Failure to comply with environmental laws and regulations applicable to us could result in civil or criminal penalties and remediation costs. Our assets and operations also involve the use of materials classified as hazardous, toxic or otherwise dangerous. Some of our facilities and properties are located near environmentally sensitive areas such as wetlands and habitats of endangered or threatened species. Compliance with these laws and regulations, and liabilities concerning contamination or hazardous materials, may adversely affect our costs and, therefore, our business, financial condition and results of operations.

We are subject to various regulatory requirements, including reliability standards; contract filing requirements; reporting, recordkeeping and accounting requirements; and transaction approval requirements.

Under federal law, owners and operators of the bulk power transmission system are subject to mandatory reliability standards, including both operational and cybersecurity standards, promulgated by the North American Electric Reliability Corporation (“NERC”) and enforced by the FERC. The standards are based on the functions that need to be performed to ensure the bulk power system operates reliably and are guided by reliability and market interface principles. Compliance with new reliability standards may subject us to higher operating costs and/or increased capital expenditures. If we were found not to be in compliance with the mandatory reliability standards, we could be subject to sanctions, including substantial monetary penalties, which likely would not be recoverable.

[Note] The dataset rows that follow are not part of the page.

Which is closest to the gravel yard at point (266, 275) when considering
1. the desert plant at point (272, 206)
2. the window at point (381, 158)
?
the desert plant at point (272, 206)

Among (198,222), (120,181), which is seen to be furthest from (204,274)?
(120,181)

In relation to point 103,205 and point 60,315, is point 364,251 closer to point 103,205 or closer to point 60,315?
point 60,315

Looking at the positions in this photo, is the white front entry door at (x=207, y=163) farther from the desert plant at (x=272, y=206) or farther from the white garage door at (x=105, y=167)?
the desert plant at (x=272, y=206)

Our subsidiaries must comply with FERC requirements for approval of certain transactions; reporting, recordkeeping and accounting requirements; and for filing contracts related to the provision of jurisdictional services. Under FERC policy, failure to file jurisdictional agreements on a timely basis may result in foregoing the time value of revenues collected under the agreement, but not to the point where a loss would be incurred. The failure to obtain timely approval of transactions or to comply with applicable reporting, recordkeeping or accounting requirements could subject us to penalties that could have a material adverse effect on our financial condition, results of operations and cash flows.

Acts of war, terrorist attacks, cyberattacks, natural disasters, severe weather and other catastrophic events may have a material adverse effect on our business, financial condition, results of operations and cash flows.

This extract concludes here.